Amniotic fluid embolism (AFE) is a rare obstetric emergency in which amniotic fluid, fetal cells, hair, or other debris enters the mother's blood stream via the placental bed of the uterus and trigger an allergic reaction. This reaction then results in cardiorespiratory (heart and lung) collapse and coagulopathy. Amniotic fluid embolism (AFE) is a pregnancy complication that causes life-threatening conditions, such as heart failure. It can affect you, your baby, or both of you.
Amniotic fluid results from entering the maternal circulation via the uterine veins, which then has either a direct effect on the lungs, or triggers an immune response in the mother.There is no particular treatment for amniotic liquid embolism, and introductory crisis administration is the same concerning some other reason for sudden maternal breakdown - with cardiovascular and respiratory revival and adjustment of the coagulopathy. The pathophysiology of AFE is speculative, various theories have been published. In 1995, Clarke suggested that the syndrome arose from an immune rather than embolic process. Amniotic fluid embolism is caused by fetal antigens in the amniotic fluid stimulating a cascade of endogenous immune mediators, producing a reaction similar to anaphylaxis.

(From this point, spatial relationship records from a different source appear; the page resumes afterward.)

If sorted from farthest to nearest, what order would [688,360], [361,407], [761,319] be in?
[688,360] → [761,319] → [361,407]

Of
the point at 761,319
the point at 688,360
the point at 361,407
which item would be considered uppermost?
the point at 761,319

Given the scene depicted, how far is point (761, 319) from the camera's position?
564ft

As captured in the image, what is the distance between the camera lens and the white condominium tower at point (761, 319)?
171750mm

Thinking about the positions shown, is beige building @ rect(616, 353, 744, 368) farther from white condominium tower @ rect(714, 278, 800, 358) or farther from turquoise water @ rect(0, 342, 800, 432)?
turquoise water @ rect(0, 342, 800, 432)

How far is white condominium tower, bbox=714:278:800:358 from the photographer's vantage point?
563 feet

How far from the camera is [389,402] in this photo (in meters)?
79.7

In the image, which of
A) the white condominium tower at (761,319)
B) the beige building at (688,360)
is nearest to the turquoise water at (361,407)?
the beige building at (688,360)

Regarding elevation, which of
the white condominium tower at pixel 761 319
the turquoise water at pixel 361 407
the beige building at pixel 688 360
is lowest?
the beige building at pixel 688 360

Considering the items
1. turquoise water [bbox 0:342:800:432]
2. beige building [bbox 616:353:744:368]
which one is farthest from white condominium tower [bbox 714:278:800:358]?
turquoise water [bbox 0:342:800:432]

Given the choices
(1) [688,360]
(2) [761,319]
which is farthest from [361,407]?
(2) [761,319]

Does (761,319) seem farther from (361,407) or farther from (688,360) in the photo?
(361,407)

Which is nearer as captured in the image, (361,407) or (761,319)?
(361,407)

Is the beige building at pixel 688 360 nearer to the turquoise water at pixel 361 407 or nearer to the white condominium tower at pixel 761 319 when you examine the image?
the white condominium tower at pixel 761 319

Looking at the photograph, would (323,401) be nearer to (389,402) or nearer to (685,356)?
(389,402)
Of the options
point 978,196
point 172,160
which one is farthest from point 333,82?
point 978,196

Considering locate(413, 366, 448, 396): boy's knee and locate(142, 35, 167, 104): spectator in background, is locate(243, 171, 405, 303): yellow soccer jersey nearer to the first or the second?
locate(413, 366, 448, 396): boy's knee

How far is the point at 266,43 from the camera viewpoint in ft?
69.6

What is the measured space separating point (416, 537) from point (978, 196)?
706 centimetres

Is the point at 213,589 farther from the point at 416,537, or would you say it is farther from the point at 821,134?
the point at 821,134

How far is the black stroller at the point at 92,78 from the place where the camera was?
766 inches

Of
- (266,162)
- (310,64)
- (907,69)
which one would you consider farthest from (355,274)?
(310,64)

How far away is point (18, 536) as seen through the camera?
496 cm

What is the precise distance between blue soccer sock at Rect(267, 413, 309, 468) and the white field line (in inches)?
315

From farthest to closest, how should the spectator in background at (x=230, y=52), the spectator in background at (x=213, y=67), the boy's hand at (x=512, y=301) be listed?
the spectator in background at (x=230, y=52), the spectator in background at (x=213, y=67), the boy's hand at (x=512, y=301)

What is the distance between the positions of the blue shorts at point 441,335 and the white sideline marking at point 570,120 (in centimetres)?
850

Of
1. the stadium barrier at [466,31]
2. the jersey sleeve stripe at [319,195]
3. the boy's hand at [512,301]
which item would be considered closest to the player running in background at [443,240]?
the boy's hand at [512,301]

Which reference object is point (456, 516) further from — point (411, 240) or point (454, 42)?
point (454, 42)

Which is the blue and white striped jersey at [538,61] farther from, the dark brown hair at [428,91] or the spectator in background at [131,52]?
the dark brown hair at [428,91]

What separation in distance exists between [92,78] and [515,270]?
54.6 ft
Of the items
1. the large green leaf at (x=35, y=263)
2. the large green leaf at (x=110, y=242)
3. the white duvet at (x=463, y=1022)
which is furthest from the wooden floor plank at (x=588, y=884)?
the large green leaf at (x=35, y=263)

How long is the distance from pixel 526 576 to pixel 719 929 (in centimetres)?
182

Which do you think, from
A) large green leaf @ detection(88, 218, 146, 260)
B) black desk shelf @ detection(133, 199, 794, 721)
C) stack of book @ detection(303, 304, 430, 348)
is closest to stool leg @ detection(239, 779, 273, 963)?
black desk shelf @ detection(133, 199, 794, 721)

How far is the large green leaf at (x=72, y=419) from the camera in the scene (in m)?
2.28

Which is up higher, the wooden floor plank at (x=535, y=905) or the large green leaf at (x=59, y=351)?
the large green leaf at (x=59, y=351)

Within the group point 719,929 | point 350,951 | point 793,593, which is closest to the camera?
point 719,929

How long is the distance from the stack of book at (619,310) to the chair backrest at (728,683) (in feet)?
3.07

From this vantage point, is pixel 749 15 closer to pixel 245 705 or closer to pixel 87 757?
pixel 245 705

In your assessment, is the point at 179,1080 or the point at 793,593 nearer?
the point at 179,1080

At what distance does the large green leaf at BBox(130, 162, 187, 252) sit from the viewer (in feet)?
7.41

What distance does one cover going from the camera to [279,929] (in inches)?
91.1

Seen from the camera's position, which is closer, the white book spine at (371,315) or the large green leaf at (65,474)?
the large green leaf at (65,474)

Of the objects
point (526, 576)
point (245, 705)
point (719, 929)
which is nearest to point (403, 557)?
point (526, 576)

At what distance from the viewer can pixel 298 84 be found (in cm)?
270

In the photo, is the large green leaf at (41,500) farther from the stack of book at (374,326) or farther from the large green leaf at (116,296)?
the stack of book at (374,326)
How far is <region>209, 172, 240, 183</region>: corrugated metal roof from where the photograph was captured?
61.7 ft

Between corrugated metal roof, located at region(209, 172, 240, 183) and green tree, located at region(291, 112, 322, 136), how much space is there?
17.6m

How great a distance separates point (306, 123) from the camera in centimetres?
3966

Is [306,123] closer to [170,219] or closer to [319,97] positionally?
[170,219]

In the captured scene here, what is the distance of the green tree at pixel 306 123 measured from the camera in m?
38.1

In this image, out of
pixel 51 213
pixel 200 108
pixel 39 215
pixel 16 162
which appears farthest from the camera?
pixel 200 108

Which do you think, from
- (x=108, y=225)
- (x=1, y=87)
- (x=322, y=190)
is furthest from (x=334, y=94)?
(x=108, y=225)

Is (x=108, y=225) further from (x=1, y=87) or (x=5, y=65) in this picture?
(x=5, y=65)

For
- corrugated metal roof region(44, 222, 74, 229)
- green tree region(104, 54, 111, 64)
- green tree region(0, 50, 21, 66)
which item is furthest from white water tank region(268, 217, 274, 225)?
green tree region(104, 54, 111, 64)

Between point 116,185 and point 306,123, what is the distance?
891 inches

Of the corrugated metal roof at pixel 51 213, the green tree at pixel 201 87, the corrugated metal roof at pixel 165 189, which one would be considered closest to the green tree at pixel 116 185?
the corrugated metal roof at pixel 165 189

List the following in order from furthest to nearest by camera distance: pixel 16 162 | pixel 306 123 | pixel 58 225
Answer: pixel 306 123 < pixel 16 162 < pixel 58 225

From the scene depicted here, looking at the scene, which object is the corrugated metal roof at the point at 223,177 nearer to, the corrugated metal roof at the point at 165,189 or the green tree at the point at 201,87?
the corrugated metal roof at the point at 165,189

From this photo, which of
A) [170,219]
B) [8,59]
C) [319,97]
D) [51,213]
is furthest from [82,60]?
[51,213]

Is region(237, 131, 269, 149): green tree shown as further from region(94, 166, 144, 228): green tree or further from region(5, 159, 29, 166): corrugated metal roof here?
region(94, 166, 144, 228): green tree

The rate of AFE has been accounted for to extend from 1 in 8000 to 1 in 80,000 deliveries. The disorder ordinarily happens amid work, not long after vaginal or cesarean conveyance, or amid second-trimester widening and clearing strategies. In the national registry, 70% of the cases happened amid work, 19% were recorded amid cesarean conveyance, and 11% happened after vaginal delivery. All of the cases noted amid cesarean area had their onset not long after conveyance of the newborn child.Several factors have been associated with amniotic fluid embolism syndrome.